A minimal working example is like this
>> disp(old_ds)
Date firm1 firm2 firm3 firm4
734692 880,0 102,1 32,7 204,2
734695 880,0 102,0 30,9 196,4
734696 880,0 100,0 30,9 200,2
734697 880,0 101,4 30,9 200,2
734698 880,0 100,8 30,9 202,2
where the first row (with the strings) already are headers in the dataset, that is they are already displayed if I run old_ds.Properties.VarNames.
I'm wondering whether there is an easy and/or fast way to make the first column as ObsNames.
As a first approach, I've thought of "exporting" the data matrix (columns 2 to 5, in the example), the vector of dates and then creating a new dataset where the rows have names.
Namely:
>> mat = double(old_ds(:,2:5)); % taking the data, making it a matrix array
>> head = old_ds.Properties.VarNames % saving headers
>> head(1,1) = []; % getting rid of 'Date' from head
>> dates = dataset2cell(old_ds(:,1)); % taking dates as column cell array
>> dates(1) = []; % getting rid of 'Date' from dates
>> new_ds = mat2dataset(mat,'VarNames',head,'ObsNames',dates);
Apart from the fact that the last line returns the following error, ...
Error using setobsnames (line 25)
NEWNAMES must be a nonempty string or a cell array of nonempty strings.
Error in dataset (line 377)
a = setobsnames(a,obsnamesArg);
Error in mat2dataset (line 75)
d = dataset(vars{:},args{:});
...I would have found a solution, then created a function (such to generalize the process for all 22 dataset arrays that I have) and then run the function 22 times (once for each dataset array).
To put things into perspective, each dataset has 7660 rows and a number of columns that ranges from 2 to 1320.
I have no idea about how I could (and if I could) make the dataset directly "eat" the first column as ObsNames.
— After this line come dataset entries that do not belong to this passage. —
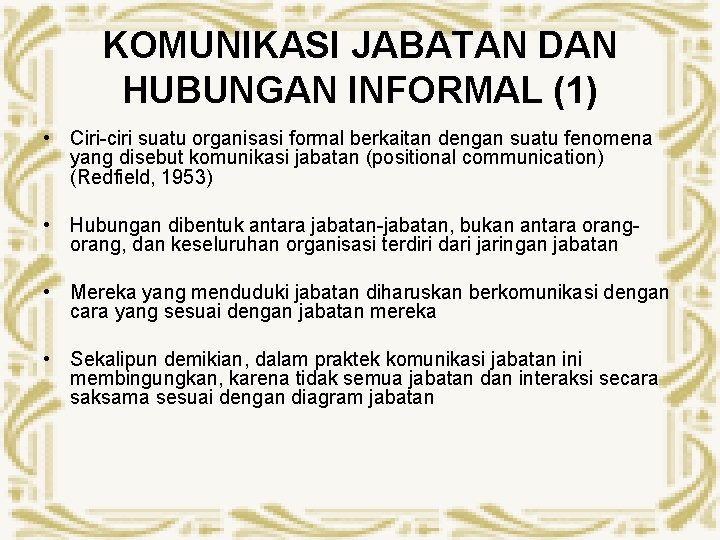 KOMUNIKASI JABATAN DAN HUBUNGAN INFORMAL (1)

• Ciri-ciri suatu organisasi formal berkaitan dengan suatu fenomena yang disebut komunikasi jabatan (positional communication) (Redfield, 1953)

• Hubungan dibentuk antara jabatan-jabatan, bukan antara orang-orang, dan keseluruhan organisasi terdiri dari jaringan jabatan

• Mereka yang menduduki jabatan diharuskan berkomunikasi dengan cara yang sesuai dengan jabatan mereka

• Sekalipun demikian, dalam praktek komunikasi jabatan ini membingungkan, karena tidak semua jabatan dan interaksi secara saksama sesuai dengan diagram jabatan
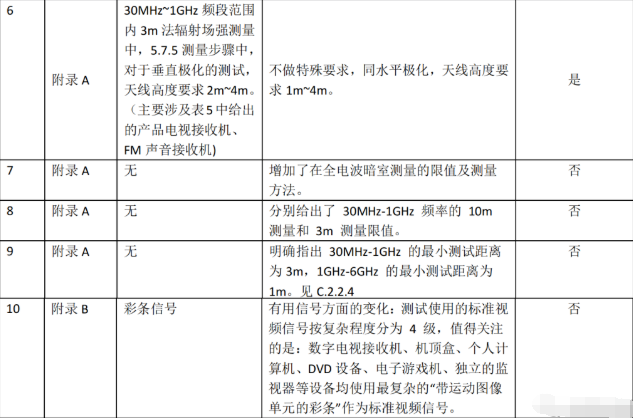 | 6 | 附录 A | 30MHz~1GHz 频段范围内 3m 法辐射场强测量中，5.7.5 测量步骤中，对于垂直极化的测试，天线高度要求 2m~4m。（主要涉及表 5 中给出的产品电视接收机、FM 声音接收机) | 不做特殊要求，同水平极化，天线高度要求 1m~4m。 | 是 |
|---|---|---|---|---|
| 7 | 附录 A | 无 | 增加了在全电波暗室测量的限值及测量方法。 | 否 |
| 8 | 附录 A | 无 | 分别给出了 30MHz-1GHz 频率的 10m 测量和 3m 测量限值。 | 否 |
| 9 | 附录 A | 无 | 明确指出 30MHz-1GHz 的最小测试距离为 3m，1GHz-6GHz 的最小测试距离为 1m。见 C.2.2.4 | 否 |
| 10 | 附录 B | 彩条信号 | 有用信号方面的变化：测试使用的标准视频信号按复杂程度分为 4 级，值得关注的是：数字电视接收机、机顶盒、个人计算机、DVD 设备、电子游戏机、独立的监视器等设备均使用最复杂的“带运动图像单元的彩条”作为标准视频信号。 | 否 |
Can anyone give me a hint?
EDIT: attached a sample file.
Actually it should be quite easy (but the fact that I'm reading your question means that having the same problem, I first googled it before looking up the documentation... ;)
When loading the dataset, use the following command (adjusted to your case of course):
cell_dat{1} = dataset('File', 'YourDataFile.csv', 'Delimiter', ';',...
'ReadObsNames', true);
The 'ReadObsNames' default is false. It takes the header of the first column and saves it in the file or range as the name of the first dimension in A.Properties.DimNames.
(see the Documentation, Section: "Name/value pairs available when using text files or Excel spreadsheets as inputs")
I can't download your sample file, but if you haven't yet solved the problem otherwise, just try the suggested solution and tell if it works. Glad if I could help.
You are almost there, the error message you got is basically saying that Obsname have to be strings. In your case the 'dates' variable is cell array containing doubles. So you just need to convert them to string.
mat = double(piHU(:,2:end)); % taking the data, making it a matrix array
head = piHU.Properties.VarNames % saving headers
head(1) = []; % getting rid of 'Date' from head
dates = dataset2cell(piHU(:,1)); % taking dates as column cell array, here dates are of type double. try typing on the command window class(dates{2}), you can see the output is double.
dates(1) = []; % getting rid of 'Date' from dates
dates_str=cellfun(#(s) num2str(s),dates,'UniformOutput',false); % convert dates to string, now try typing class(dates_str{2}), the output should be char
new_ds = mat2dataset(mat,'VarNames',head,'ObsNames',dates_str); % construct new dataset.